The Casey Family Programs’ report comes after at least 20 deaths since April of children known to the department, and lawmakers have indicated that child safety will be one of their top priorities during the upcoming legislative session.

The report found that DCF’s safety model is too narrowly focused on protecting children in danger and not focused enough on preventing at-risk children from becoming endangered.

The question of risk is central to the report, which concluded that DCF’s method of assessing danger classifies children as simply safe or unsafe, rather than falling somewhere on a continuum between the two. 

“The safety model … does not clearly convey the cumulative emotional and developmental harm which children may suffer from chronic neglect or from the combination of chronic neglect with physical abuse or sexual abuse,” wrote Casey’s Alan Puckett and Dee Wilson. “In many chronically referring families, children may be neither in present or impending danger nor truly safe given the cumulative developmental and emotional impact, and occasional significant harm, which may result from low level chronic maltreatment.”

Jacobo said the most useful piece of the report was its “articulation of why risk is so important in our investigations, because we miss a chronic family that perhaps is never unsafe when we see them, but the risk factors are such that they could be unsafe in the future, and our system may not have caught that.” 

The agency is adopting a number of the Casey recommendations. They include an additional focus on infants and toddlers, who were overwhelmingly the victims of fatal abuse and neglect this spring and summer.

“Very young children are also much more likely to suffer serious harm when they are maltreated than are older children,” noted the report.

“The (Florida) safety model’s guidelines are incongruent with child-protection practices designed for babies and toddlers, the age groups at greatest risk for serious inflicted injuries and maltreatment fatalities.”

Last week, Jacobo told the House Healthy Families Subcommittee that two child-protective investigators would be assigned to each case involving children ages three and younger in families dealing with substance abuse, domestic violence and/or three or more prior incidents involving child protective investigations. 

Those are the risk factors consistently identified as predictors of child maltreatment, she said, and teams will follow up after an investigation has closed to ensure that the family has stabilized.

Additionally, DCF will monitor family safety plans more often, employ second-party consultations in high-risk cases and strengthen its quality-assurance system.

The advocacy group Florida’s Children First has repeatedly criticized DCF for a 72 percent reduction in quality-assurance positions since 2008.

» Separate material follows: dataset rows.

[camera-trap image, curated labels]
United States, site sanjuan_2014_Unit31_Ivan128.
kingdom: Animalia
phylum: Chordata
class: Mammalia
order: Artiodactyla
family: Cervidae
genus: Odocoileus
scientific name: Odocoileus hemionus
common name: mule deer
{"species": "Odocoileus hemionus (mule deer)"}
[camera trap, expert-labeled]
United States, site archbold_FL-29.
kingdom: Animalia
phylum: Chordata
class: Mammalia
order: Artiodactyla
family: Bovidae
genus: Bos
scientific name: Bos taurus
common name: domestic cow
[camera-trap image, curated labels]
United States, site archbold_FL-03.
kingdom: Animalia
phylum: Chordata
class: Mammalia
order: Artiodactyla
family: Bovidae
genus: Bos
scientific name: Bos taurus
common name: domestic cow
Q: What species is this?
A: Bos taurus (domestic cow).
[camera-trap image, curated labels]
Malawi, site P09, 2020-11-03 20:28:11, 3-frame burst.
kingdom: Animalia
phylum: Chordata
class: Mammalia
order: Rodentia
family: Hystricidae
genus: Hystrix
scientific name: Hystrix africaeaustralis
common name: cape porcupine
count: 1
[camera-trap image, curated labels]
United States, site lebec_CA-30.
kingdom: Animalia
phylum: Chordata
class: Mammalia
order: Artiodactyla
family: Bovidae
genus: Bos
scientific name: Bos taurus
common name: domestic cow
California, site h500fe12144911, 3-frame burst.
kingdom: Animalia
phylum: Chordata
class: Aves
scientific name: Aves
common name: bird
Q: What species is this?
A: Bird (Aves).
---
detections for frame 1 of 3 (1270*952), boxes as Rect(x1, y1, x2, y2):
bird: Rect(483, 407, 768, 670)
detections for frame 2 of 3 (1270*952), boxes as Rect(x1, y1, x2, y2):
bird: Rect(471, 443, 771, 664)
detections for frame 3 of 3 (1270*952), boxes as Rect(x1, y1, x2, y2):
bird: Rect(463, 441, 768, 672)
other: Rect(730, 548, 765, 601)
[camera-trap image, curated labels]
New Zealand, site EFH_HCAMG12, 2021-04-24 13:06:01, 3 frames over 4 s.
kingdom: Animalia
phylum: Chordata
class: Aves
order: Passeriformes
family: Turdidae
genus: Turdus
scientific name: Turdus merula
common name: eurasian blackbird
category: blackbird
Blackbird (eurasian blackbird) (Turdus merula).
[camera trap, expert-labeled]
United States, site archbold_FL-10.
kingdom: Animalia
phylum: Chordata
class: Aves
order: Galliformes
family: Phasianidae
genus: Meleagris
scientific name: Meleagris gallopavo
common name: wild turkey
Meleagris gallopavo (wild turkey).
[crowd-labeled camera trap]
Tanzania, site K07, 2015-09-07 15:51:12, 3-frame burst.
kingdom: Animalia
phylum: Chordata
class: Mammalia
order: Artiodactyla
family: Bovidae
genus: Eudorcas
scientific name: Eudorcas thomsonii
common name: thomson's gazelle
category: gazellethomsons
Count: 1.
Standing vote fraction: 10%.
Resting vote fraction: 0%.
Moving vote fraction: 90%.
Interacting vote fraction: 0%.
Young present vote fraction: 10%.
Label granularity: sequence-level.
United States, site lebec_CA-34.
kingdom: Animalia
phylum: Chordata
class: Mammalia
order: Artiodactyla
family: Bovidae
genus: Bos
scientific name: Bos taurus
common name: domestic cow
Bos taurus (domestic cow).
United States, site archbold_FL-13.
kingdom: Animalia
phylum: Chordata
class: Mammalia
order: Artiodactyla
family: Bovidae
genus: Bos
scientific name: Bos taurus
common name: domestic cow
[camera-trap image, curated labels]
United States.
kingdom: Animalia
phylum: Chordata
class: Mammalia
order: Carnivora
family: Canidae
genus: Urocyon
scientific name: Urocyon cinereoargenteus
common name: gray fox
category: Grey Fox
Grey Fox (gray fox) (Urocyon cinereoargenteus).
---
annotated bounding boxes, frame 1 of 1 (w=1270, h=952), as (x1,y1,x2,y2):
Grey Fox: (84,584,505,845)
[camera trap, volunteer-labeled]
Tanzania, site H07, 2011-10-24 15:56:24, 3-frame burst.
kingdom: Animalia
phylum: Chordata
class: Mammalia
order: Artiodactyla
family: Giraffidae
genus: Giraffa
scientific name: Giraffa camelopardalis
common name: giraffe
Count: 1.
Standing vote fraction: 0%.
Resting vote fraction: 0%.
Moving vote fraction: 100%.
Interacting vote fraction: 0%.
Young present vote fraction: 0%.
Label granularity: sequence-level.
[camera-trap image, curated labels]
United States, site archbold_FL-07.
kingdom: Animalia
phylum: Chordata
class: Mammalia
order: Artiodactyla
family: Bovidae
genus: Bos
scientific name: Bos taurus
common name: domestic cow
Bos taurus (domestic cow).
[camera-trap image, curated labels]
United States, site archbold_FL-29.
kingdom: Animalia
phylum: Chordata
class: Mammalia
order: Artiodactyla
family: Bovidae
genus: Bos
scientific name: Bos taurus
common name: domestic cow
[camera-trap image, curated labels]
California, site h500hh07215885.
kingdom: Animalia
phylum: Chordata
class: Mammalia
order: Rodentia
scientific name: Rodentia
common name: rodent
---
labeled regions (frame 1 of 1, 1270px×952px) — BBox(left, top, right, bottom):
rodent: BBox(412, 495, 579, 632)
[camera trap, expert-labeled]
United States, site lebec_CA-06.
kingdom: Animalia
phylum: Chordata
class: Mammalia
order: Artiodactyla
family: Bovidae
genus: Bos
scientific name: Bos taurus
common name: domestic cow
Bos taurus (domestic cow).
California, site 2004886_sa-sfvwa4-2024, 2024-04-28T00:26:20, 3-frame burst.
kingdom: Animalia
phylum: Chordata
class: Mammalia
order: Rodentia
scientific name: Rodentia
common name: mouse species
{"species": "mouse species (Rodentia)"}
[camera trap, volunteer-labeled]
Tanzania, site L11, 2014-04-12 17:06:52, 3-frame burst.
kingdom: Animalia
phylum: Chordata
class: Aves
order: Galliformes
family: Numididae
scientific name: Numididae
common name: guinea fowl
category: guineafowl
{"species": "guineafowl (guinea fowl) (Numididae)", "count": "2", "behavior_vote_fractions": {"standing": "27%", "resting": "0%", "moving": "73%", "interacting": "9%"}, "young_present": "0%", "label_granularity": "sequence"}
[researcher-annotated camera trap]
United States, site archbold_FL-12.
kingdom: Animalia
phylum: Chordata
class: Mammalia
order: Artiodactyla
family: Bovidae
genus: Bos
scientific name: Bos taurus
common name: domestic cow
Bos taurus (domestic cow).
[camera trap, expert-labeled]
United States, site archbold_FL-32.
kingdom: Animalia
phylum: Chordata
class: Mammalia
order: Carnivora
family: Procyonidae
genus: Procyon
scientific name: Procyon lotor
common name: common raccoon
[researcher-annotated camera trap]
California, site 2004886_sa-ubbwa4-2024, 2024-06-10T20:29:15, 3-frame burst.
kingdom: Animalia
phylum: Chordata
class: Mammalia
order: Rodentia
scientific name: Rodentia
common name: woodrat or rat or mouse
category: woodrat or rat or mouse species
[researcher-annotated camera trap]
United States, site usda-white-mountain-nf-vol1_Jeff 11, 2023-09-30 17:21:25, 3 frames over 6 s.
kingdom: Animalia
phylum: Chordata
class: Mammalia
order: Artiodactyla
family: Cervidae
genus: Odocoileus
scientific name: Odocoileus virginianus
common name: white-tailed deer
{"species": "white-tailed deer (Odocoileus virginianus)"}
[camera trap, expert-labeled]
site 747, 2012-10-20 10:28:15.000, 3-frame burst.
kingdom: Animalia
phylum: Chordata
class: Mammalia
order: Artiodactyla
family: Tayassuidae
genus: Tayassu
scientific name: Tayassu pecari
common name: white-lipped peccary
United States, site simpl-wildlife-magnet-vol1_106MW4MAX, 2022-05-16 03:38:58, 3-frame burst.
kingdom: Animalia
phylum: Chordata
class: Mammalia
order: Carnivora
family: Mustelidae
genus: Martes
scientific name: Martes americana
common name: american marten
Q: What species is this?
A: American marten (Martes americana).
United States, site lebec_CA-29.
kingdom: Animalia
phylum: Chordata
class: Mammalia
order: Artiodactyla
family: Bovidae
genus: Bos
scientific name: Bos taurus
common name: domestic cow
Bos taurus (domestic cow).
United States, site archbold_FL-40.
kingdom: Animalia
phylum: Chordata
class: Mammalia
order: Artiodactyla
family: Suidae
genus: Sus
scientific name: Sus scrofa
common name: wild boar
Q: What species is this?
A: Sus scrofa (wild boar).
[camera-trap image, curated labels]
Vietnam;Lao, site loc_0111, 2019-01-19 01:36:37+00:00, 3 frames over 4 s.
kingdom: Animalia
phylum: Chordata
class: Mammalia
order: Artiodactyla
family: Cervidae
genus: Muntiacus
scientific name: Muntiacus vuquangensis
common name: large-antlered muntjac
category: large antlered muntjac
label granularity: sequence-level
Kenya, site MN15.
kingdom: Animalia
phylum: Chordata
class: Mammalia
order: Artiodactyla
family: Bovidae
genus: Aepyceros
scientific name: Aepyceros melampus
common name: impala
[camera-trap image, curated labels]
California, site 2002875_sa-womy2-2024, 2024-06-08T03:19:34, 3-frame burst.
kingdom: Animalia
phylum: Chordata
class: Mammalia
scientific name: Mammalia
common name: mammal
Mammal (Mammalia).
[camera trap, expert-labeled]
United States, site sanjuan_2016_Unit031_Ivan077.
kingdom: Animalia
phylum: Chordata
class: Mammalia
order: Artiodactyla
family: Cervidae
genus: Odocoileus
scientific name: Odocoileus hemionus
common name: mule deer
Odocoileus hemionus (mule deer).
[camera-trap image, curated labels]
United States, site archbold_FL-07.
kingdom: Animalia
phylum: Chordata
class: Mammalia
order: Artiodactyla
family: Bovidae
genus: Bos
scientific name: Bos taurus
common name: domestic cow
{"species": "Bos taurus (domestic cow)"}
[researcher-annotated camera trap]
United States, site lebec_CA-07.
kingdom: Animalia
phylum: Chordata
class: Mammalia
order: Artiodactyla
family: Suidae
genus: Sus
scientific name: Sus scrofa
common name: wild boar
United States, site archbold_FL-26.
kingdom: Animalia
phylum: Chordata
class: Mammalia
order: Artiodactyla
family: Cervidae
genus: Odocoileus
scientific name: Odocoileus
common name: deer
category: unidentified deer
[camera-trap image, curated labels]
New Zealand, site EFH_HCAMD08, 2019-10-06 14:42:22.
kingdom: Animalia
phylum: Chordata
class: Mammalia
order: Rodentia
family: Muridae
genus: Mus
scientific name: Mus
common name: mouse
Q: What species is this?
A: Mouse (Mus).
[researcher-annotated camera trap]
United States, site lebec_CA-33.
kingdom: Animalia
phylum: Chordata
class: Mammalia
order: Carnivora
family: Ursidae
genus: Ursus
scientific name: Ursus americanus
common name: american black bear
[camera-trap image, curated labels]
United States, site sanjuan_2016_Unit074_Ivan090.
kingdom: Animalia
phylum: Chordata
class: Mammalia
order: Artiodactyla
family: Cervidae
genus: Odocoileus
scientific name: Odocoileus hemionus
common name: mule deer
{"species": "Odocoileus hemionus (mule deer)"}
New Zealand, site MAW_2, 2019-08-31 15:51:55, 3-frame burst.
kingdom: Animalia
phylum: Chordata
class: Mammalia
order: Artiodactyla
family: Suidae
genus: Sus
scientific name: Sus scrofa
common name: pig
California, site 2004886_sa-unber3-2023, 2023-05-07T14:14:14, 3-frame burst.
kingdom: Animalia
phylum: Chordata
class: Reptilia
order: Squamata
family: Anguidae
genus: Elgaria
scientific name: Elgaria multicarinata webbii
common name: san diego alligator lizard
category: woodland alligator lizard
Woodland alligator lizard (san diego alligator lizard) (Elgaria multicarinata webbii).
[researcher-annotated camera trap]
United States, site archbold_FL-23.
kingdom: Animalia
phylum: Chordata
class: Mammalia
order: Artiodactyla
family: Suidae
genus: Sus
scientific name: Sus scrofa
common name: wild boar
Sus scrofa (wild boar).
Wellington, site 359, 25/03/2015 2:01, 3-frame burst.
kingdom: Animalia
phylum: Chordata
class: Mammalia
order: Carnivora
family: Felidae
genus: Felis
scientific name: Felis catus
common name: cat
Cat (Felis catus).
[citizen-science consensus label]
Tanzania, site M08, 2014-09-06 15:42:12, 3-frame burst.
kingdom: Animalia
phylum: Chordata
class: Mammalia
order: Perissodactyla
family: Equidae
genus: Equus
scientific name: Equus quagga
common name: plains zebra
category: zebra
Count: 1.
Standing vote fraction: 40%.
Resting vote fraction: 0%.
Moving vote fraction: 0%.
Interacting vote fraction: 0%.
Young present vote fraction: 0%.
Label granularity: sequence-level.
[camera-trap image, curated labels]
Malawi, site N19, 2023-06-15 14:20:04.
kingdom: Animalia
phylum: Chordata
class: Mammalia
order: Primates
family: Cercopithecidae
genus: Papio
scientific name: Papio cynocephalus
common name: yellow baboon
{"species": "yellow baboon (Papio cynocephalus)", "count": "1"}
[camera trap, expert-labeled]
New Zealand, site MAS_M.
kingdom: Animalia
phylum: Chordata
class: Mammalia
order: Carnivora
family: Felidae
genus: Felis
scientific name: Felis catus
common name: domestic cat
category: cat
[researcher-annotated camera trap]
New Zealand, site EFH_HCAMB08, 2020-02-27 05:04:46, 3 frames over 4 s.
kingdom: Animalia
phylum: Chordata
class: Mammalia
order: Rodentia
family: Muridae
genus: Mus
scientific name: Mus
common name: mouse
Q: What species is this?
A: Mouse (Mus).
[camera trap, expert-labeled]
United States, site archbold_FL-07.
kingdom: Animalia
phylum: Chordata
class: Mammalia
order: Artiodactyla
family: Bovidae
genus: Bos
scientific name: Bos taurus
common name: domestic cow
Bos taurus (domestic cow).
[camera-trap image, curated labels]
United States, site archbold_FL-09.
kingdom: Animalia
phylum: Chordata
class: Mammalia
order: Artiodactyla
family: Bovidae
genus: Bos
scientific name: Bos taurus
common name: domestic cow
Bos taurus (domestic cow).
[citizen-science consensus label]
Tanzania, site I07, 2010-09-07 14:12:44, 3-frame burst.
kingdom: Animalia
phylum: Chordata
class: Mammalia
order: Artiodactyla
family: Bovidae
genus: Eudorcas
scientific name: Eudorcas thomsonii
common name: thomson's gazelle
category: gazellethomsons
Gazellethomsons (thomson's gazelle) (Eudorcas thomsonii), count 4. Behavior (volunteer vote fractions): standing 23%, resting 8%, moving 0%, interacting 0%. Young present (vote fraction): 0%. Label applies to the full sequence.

At an August town hall meeting, Howard Talenfeld, the group’s president, called on the Legislature to restore the 76 quality-assurance positions it had cut three years before, saying DCF needed the eyes and ears to monitor at-risk children.

“The Casey Family Programs report makes it clear that more work is needed before Florida’s new model will achieve its intended purpose,” wrote Christina Spudeas, the executive director of Florida’s Children First, in her response to the report.

When Jacobo explained the safety model to the House subcommittee last week, she assured Chairwoman Gayle Harrell, R-Stuart, that DCF would strengthen its emphasis on families in which children are chronically neglected. 

“The prevention piece is an enormous piece,” Jacobo said. “But that’s a longer conversation.”

“I can assure you we will have that conversation,” Harrell replied.